At this moment the two guards met precisely at the front door, and to my surprise Sister Margaret, in the brown garb of her Sisterhood, stepped out, nodded to the watchmen in the light of the overhanging lamp, and walked slowly round the buildings and toward the lake. The men promptly resumed their patrol. The Sister slipped away like a shadow through the garden; and I dropped down from the wall inside the school park and stole after her. The guards were guilty of no impropriety in passing her; there was, to be sure, no reason why Sister Margaret should not do precisely as she liked at St. Agatha's. However, my curiosity was piqued, and I crept quietly along through the young maples that fringed the wall. She followed a path that led down to the pier, and I hung back to watch, still believing that Sister Margaret had gone forth merely to enjoy the peace and beauty of the night. I paused in a little thicket, and heard her light step on the pier flooring; and I drew as near as I dared, in the shadow of the boat-house.

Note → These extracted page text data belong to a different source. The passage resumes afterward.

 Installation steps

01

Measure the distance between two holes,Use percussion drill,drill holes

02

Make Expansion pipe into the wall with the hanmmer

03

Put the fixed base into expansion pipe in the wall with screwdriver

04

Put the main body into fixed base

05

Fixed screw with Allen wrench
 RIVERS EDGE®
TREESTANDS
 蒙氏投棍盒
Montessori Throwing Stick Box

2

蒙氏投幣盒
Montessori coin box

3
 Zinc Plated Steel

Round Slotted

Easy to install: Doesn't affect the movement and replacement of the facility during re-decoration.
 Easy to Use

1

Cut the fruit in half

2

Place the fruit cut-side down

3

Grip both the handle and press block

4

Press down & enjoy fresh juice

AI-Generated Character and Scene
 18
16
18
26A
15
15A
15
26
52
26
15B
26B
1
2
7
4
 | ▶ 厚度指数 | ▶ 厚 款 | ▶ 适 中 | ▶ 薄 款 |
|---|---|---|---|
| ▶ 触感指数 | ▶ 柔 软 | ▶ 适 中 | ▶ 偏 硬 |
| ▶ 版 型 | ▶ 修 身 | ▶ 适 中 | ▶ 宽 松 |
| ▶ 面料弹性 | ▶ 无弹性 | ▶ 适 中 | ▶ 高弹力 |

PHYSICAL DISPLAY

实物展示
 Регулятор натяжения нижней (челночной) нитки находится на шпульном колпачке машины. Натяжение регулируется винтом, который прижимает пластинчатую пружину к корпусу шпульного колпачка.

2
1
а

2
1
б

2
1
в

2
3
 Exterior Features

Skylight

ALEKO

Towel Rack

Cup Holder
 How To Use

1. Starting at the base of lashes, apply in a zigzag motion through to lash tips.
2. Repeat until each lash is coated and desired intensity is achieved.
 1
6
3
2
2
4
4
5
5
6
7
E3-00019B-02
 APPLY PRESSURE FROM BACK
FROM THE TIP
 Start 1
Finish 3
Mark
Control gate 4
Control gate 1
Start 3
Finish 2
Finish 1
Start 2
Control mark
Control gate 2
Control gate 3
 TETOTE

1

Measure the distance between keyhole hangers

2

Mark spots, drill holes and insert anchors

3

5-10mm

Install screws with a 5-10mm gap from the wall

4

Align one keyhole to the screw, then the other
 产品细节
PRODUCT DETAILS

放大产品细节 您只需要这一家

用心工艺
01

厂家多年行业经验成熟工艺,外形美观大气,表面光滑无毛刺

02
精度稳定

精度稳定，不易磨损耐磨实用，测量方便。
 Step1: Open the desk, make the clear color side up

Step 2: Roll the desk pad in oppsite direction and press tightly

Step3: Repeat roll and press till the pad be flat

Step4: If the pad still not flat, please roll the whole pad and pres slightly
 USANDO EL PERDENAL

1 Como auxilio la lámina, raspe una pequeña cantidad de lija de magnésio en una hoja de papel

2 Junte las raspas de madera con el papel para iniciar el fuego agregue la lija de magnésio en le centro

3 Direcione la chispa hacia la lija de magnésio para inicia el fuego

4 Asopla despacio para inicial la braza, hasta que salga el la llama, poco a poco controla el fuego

She stood beside the upright staff from which the pier lights swung—the white lantern between the two red ones—looking out across the lake. The lights outlined her tall figure distinctly. She peered about anxiously several times, and I heard the impatient tap of her foot on the planks. In the lake sounded the faint gurgle of water round a paddle, and in a moment a canoe glided to the pier and a man stepped out. He bent down to seize the painter, and I half turned away, ashamed of the sheer curiosity that had drawn me after the Sister. Nuns who chafe at their prison-bars are not new, either to romance or history; and this surely was no affair of mine. Then the man stood up, and I saw that it was Gillespie. He was hatless, and his arms were bared. He began to speak, but she quieted him with a word; and as with a gesture she flung back her brown hood, I saw that it was Helen Holbrook.